Where the line containing "category: robin" appears in the records below, begin there and write out each line exactly until the last one, and nothing more.

Collected data
---*---

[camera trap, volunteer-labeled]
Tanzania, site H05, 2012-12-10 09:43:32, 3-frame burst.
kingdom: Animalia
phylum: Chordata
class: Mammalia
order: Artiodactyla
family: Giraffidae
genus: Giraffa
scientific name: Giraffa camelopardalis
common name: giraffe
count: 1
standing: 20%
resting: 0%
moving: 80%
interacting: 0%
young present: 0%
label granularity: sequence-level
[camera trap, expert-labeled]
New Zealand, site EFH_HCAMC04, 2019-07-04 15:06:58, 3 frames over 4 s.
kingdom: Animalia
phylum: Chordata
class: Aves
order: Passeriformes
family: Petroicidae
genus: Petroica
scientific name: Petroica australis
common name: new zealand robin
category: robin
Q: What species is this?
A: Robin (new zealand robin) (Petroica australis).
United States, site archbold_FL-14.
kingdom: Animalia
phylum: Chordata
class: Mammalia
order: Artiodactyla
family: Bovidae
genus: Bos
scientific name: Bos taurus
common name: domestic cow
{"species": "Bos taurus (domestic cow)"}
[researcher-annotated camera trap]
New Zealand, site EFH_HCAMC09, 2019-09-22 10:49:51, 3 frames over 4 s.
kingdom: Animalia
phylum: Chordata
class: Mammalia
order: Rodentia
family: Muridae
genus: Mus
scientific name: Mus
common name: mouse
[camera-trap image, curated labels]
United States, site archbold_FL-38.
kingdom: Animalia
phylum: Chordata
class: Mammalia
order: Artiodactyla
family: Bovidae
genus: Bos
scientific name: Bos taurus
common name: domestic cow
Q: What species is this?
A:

---*---

-- Task solution --
category: robin
Q: What species is this?
A: Robin (new zealand robin) (Petroica australis).
United States, site archbold_FL-14.
kingdom: Animalia
phylum: Chordata
class: Mammalia
order: Artiodactyla
family: Bovidae
genus: Bos
scientific name: Bos taurus
common name: domestic cow
{"species": "Bos taurus (domestic cow)"}
[researcher-annotated camera trap]
New Zealand, site EFH_HCAMC09, 2019-09-22 10:49:51, 3 frames over 4 s.
kingdom: Animalia
phylum: Chordata
class: Mammalia
order: Rodentia
family: Muridae
genus: Mus
scientific name: Mus
common name: mouse
[camera-trap image, curated labels]
United States, site archbold_FL-38.
kingdom: Animalia
phylum: Chordata
class: Mammalia
order: Artiodactyla
family: Bovidae
genus: Bos
scientific name: Bos taurus
common name: domestic cow
Q: What species is this?
A:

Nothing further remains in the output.